**Given passage**:
━━━━
SARATOGA SPRINGS — For the second time in two weeks, federal immigration agents have arrested undocumented immigrants in the Spa City, contributing to fears of deportation among the city’s diverse workforce — and fears among city leaders that the economy will suffer.
“One would hope the only people who would be pursued by immigration services are people who have been determined to be a danger to the public,” said Chris Mathiesen, the public safety commissioner, after Wednesday's arrests. “One would hope [they aren’t] going overboard to crack down on illegal immigrants who may be here just to work at the race track and in our restaurants.
“They are a part of the economy. These are some of the people who make the economy work in the city.”
Mathiesen emphasized the city Police Department’s hands-off approach to immigration enforcement.
“This is something a federal agency is doing, and we have no control over what they do,” he said. “If they do request assistance from city police, we will provide it, but certainly immigration isn’t a priority of the Saratoga Springs police force.”
U.S. Immigration and Customs Enforcement officers arrested 10 undocumented men and one unaccompanied minor in Wednesday's action, an agency spokesman said Thursday.
━━━━
**Raw data**:
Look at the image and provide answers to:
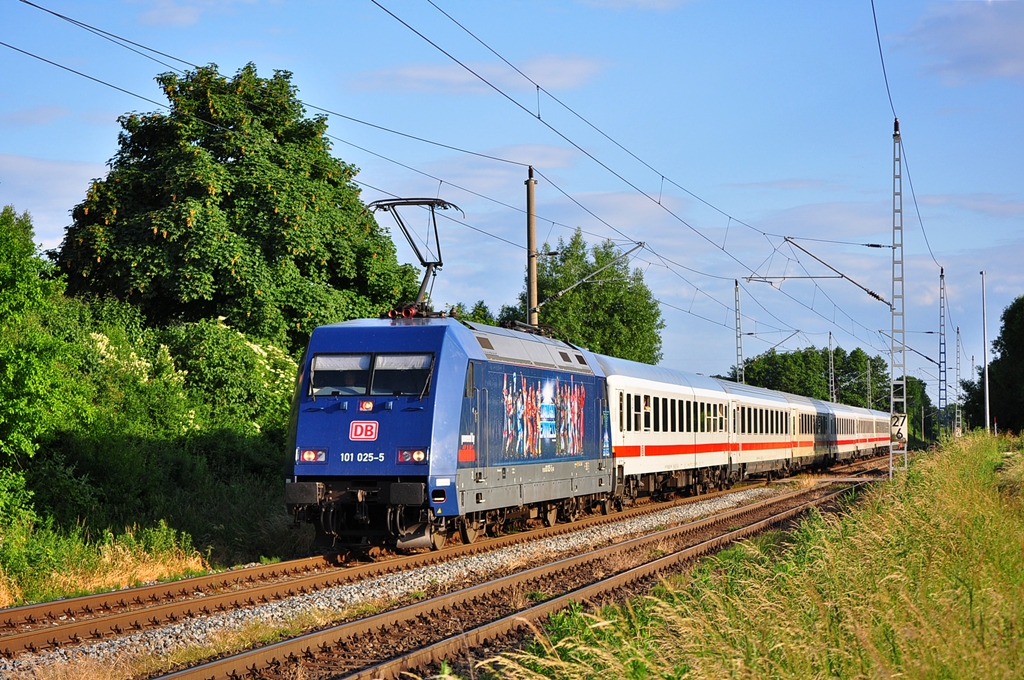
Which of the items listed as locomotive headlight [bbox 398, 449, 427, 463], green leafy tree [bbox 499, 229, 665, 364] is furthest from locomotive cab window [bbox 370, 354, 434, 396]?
green leafy tree [bbox 499, 229, 665, 364]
━━━━
**Prompt**: Continue the news report on the Saratoga Springs immigration arrests, starting after its last sentence. The listing has nothing to do with the news report on the immigration arrests.

**Result for this exercise**:
The arrests followed 16 arrests of undocumented immigrants on May 30. In both cases, the individuals were detained near multiple homes without incident, said I.C.E. spokesman Khaalid Walls.
Mayor Joanne Yepsen said she has reached out to federal and state agencies in an attempt to answer the question, “Why Saratoga Springs?”
“[We] are a community that relies significantly on the hospitality and racing industry workforce, so of course this will start chipping away at our local economy's ability to thrive,” she said.
In the wake of the arrests, the city’s Human Rights Task Force, a 10-member citizens group appointed by Yepsen last month, “will be working diligently to conduct education, town halls, information and awareness raising activities,” she said.
Of the 10 men arrested Wednesday, one is a Guatemalan national and nine are from Mexico, according to Walls, the I.C.E. spokesman. They are between the ages of 20 and 49 and face administrative immigration violations, he said.
Three of the men also face potential federal felony charges for alleged re-entry after deportation. All 10 were being held in Albany County Correctional Facility as of Thursday afternoon, Walls said.
The unaccompanied minor was given a notice to appear in immigration court and was sent to the U.S. Department of Health and Human Services' Office of Refugee Resettlement for placement, which is in line with I.C.E.'s policy regarding minors, he said.
Walls would not provide more information, such as the suspects’ names or where they may have been employed, citing an ongoing investigation.
Terry Diggory, who coordinates a “welcoming immigrants” task force at Presbyterian-New England Congregational Church on Circular Street, said Thursday that the arrests are raising the level of fear in the community “unnecessarily.”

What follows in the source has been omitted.